Pièce de théâtre rugueuse, pleine de charme, de contractions truculentes et d’émotions mêlées, Blue Jasmine est un pur délice de cinéma. Un film prodigieux, très classe, complètement en phase avec son époque, aux dialogues dantesques et aux acteurs fabuleux. Une œuvre qui encourage un déferlement de superlatifs, en forme de fable adressée aux fans du réalisateur et qui risque d’ailleurs de toucher un public plus large. Un portrait de femme d’une pertinence inouïe, aux nombreuses résonances et au discours mélancolique doux-amer. Une nouvelle preuve de la capacité de Woody Allen à sortir de sa zone de confort. Une merveille.
@ Gilles Rolland
Crédits photos : Mars Distribution
L’assaut de critiques dithyrambiques ne va pas m’impressionner. Blue Jasmine est un des pires films de Woody Allen. Eh oui.
Centré sur un personnage omniprésent, le film en souffre grandement. Si le spectateur éprouve -pour des raisons mystérieuses – une fascination pour la minaudière Cate Blanchett, tant mieux pour lui; mais sinon… Lorsque tout un film repose sur un personnage à la fois stupide et égocentrique à un point rarement atteint, le spectateur se trouve dans la position de la dame de la première scène du film (l’aéroport), il n’a qu’une envie: fuir.
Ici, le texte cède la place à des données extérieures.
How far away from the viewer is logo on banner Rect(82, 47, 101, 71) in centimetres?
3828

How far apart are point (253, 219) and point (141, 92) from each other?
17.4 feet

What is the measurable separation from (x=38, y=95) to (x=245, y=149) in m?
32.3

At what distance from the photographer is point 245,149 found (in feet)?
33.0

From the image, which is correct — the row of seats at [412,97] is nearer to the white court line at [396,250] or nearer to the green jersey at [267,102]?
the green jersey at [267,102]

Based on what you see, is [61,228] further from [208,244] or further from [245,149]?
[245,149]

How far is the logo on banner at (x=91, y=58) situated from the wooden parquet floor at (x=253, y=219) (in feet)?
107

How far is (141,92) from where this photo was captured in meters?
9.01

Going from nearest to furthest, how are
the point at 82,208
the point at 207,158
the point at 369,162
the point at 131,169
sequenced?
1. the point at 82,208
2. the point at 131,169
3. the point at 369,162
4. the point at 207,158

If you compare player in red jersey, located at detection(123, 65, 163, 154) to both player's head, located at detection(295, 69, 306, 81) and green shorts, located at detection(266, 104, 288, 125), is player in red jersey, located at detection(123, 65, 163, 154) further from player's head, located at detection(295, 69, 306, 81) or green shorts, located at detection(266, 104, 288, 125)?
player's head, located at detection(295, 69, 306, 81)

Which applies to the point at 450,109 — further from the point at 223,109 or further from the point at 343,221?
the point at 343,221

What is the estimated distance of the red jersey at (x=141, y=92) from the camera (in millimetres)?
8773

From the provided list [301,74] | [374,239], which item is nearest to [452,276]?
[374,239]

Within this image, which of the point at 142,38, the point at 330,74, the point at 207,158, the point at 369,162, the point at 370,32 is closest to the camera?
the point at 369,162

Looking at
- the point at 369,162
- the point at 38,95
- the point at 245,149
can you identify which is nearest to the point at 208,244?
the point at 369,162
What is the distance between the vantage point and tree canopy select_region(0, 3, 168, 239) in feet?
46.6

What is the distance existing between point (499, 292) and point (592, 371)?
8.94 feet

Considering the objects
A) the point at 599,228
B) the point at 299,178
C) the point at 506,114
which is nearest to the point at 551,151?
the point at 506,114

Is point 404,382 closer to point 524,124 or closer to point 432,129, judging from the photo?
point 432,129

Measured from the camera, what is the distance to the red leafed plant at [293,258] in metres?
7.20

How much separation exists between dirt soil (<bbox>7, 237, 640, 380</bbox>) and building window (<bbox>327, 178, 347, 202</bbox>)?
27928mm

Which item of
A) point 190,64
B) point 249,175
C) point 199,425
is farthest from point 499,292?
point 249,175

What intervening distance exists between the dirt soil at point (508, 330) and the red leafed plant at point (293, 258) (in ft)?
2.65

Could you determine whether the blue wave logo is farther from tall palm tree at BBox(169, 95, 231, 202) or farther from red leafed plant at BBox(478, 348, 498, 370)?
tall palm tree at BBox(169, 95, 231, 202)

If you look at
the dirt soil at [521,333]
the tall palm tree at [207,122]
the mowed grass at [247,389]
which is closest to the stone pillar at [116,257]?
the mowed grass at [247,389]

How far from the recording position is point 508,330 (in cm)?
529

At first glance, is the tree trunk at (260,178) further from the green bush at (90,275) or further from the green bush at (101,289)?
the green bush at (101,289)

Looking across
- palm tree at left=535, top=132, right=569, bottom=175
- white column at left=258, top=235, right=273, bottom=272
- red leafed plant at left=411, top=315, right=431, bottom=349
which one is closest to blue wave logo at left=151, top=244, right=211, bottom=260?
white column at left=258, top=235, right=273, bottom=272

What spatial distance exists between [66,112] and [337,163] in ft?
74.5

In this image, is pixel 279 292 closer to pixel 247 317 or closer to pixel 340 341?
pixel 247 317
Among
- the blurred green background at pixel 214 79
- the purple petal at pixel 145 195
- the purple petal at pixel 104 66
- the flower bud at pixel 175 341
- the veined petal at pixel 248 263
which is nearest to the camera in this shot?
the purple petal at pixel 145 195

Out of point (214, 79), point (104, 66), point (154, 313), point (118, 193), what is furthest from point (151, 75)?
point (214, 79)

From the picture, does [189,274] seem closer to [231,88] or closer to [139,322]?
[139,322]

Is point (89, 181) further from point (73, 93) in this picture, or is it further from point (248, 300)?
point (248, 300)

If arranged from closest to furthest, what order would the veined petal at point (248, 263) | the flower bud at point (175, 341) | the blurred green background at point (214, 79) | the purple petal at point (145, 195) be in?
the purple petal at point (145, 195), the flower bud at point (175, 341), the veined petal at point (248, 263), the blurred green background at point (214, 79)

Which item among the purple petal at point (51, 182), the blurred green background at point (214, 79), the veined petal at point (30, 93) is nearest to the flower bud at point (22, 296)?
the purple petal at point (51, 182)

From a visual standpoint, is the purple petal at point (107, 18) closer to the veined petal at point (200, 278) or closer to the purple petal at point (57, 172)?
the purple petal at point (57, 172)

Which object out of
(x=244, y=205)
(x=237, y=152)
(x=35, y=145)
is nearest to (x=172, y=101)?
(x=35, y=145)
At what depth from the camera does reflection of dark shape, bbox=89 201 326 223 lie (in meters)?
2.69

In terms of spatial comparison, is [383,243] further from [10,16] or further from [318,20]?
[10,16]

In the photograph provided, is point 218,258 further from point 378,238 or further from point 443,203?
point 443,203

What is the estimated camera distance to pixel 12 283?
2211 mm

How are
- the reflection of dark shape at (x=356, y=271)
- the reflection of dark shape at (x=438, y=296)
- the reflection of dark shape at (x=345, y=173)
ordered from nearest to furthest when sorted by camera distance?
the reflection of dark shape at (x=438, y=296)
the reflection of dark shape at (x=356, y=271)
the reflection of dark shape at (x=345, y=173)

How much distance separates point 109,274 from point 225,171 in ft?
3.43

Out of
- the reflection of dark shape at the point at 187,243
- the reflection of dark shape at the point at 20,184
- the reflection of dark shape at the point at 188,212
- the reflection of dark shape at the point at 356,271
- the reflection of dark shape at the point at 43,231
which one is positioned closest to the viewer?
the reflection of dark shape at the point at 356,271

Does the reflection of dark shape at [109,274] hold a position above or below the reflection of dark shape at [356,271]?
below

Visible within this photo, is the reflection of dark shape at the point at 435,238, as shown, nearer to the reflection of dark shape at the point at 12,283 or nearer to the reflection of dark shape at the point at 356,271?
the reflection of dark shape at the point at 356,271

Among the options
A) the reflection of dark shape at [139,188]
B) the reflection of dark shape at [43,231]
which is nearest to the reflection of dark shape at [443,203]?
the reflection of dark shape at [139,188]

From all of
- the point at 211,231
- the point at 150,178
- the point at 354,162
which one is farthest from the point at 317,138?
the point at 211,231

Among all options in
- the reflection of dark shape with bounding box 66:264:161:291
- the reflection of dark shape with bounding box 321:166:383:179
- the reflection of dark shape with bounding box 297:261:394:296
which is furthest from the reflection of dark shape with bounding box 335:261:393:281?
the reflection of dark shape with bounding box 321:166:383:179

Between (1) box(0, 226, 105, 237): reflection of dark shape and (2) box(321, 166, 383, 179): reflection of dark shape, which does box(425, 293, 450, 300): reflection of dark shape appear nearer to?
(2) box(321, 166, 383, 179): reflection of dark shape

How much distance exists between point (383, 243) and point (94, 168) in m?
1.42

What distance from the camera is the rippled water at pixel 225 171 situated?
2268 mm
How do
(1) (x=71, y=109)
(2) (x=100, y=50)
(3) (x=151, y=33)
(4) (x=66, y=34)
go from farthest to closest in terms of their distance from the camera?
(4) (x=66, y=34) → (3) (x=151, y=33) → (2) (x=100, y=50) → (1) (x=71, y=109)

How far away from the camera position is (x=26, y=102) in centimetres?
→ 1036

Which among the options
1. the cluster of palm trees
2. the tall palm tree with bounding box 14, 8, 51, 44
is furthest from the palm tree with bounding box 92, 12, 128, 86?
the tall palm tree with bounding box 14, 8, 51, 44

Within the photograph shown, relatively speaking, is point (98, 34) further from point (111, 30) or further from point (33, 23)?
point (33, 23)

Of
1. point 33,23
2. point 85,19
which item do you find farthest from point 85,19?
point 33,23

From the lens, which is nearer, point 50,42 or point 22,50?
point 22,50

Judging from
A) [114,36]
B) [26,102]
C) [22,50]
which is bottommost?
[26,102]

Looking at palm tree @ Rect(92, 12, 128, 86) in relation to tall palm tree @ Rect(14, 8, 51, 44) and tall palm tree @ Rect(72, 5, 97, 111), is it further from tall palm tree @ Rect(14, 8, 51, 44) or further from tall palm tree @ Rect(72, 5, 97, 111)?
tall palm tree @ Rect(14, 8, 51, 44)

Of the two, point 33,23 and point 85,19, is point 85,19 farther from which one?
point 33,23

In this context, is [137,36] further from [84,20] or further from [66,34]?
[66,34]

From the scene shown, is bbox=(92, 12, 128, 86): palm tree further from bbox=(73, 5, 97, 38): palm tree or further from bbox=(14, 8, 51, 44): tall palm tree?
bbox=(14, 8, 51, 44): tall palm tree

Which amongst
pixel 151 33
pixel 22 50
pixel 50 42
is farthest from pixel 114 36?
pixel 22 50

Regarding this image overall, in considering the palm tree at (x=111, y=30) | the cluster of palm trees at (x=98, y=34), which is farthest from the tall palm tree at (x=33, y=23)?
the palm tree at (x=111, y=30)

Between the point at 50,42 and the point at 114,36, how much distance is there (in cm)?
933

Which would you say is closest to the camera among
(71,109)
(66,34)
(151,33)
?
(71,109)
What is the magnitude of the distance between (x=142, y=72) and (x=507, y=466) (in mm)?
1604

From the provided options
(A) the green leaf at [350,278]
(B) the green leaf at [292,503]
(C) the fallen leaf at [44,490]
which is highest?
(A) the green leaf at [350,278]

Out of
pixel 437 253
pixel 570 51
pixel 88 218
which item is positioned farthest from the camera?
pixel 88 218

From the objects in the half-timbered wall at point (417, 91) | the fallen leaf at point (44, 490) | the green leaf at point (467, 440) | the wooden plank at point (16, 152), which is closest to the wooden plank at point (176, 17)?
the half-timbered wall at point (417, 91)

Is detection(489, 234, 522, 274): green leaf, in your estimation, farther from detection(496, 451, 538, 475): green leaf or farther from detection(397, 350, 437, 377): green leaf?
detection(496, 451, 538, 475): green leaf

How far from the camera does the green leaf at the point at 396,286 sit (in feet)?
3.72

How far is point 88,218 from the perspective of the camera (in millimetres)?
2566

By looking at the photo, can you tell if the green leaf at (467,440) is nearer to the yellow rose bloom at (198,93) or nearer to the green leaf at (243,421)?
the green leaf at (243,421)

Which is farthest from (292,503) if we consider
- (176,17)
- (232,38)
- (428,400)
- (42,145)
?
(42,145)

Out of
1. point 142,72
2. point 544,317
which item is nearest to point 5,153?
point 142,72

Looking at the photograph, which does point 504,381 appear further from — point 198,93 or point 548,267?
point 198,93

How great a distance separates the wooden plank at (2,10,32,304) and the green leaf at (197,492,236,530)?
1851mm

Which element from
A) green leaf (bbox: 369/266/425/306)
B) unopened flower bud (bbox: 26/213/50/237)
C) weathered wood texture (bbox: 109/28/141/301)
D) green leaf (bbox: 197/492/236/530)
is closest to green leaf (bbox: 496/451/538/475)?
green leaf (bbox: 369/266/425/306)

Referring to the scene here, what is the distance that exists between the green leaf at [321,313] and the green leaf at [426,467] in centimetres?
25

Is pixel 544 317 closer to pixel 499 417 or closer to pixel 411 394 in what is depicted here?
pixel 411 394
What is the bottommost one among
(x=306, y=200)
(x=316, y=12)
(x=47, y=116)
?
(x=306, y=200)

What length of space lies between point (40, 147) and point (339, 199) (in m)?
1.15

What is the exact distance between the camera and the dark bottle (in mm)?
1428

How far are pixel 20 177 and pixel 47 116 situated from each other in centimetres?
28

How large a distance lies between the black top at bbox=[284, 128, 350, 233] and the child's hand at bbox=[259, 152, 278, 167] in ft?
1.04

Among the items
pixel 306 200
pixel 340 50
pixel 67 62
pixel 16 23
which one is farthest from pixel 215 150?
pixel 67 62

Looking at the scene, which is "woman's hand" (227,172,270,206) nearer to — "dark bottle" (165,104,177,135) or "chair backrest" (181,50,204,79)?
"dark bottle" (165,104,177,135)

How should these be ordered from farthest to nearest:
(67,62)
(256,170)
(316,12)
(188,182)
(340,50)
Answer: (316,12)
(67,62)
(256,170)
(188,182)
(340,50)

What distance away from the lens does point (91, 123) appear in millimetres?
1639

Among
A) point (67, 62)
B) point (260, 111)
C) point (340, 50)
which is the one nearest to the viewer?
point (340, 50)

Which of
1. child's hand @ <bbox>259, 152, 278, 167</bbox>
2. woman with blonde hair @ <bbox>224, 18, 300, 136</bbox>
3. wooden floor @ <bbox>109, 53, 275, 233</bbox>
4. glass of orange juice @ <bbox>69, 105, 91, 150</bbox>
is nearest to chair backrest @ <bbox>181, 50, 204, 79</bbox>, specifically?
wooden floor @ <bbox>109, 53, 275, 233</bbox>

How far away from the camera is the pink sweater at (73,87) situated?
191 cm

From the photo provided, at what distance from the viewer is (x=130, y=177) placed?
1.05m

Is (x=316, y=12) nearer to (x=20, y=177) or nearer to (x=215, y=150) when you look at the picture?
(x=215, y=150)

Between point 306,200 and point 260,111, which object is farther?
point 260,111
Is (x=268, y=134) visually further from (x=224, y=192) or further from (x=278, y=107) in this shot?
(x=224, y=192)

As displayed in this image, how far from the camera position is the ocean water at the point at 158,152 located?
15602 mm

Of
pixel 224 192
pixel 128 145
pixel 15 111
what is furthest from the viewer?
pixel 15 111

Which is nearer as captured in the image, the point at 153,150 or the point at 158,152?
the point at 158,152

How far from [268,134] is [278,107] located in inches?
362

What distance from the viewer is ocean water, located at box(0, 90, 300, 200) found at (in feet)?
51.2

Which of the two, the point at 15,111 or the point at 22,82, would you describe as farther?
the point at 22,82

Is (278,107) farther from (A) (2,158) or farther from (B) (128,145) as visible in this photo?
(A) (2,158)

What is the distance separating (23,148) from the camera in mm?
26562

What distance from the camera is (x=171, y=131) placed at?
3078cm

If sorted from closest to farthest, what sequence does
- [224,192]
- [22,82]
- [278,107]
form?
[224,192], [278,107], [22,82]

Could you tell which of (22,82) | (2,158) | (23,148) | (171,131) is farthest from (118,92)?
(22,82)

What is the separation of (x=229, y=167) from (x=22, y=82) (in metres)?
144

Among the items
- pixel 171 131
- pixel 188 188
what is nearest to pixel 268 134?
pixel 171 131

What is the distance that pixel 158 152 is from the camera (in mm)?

Car ce personnage de Jasmine est dépourvu de toute qualité humaine. Imbue d’elle-même, méprisante, absolument odieuse avec sa soeur qui l’accueille, Jasmine s’enfonce dans la dépression: personnellement, je pense qu’elle n’a que ce qu’elle mérite et je m’en tamponne. Mais de quel droit Jasmine aurait-elle droit à un meilleur destin? Montrez moi une qualité; un regard d’empathie; rien ne vient. Jasmine n’est pas un personnage complexe et attachant. Elle est juste une de ces gourdasses à trois neurones qui encombrent le cinéma américain. Souvenez-vous de Midnight in Paris: le personnage d’Inez, joué par Rachel McAdams, insupportable de crétinerie arrogante, avait comme fonction, par contraste, de rehausser le caractère rêveur et artiste du héros joué par Owen Wilson. On la voyait trop d’ailleurs, parce qu’elle se répétait de scène en scène. Eh bien dans Blue Jasmine, c’est ce personnage de crétine arrogante qui est au centre du film, qui est le film, et qui ne nous lâche pas pendant une heure trente: c’est insupportable.
On en vient, par défaut, à s’attacher à des personnages secondaires, qui ont au moins le mérite de vouloir quelque chose, comme le garagiste Chili ou la soeur Ginger, jouée par Sally Hawkins, actrice épatante qui a bien du mérite de rendre crédible un personnage aussi mal écrit.
La critique a glosé sur un Woody Allen s’emparant des séquelles de l’affaire Madoff pour épingler l’omniprésence de la valeur argent dans l’univers mental américain. Mais qu’on ne cherche pas ici l’ombre d’une critique sociale, et encore moins politique. Si les riches sont pénibles à regarder, les pauvres ne sont pas moins caricaturaux, comme le prouve cette scène pénible où Blanchett raconte ses malheurs (une fois de plus) à deux enfants laids et obèses dans un fast food.
Enfin, il est utile de le rappeler, Blue Jasmine n’est absolument pas drôle. Histoire d’une fille sans intérêt qui bascule dans l’alcoolisme, les médicaments et la folie, le film ne réussit pas à prendre de la distance sur ce sujet. A croire que Woody Allen a perdu sa lucidité, et s’est leurré sur son actrice principale, qui livre un numéro digne d’une mauvaise Blanche Dubois. Bon, à en lire les critiques, il n’est pas le seul.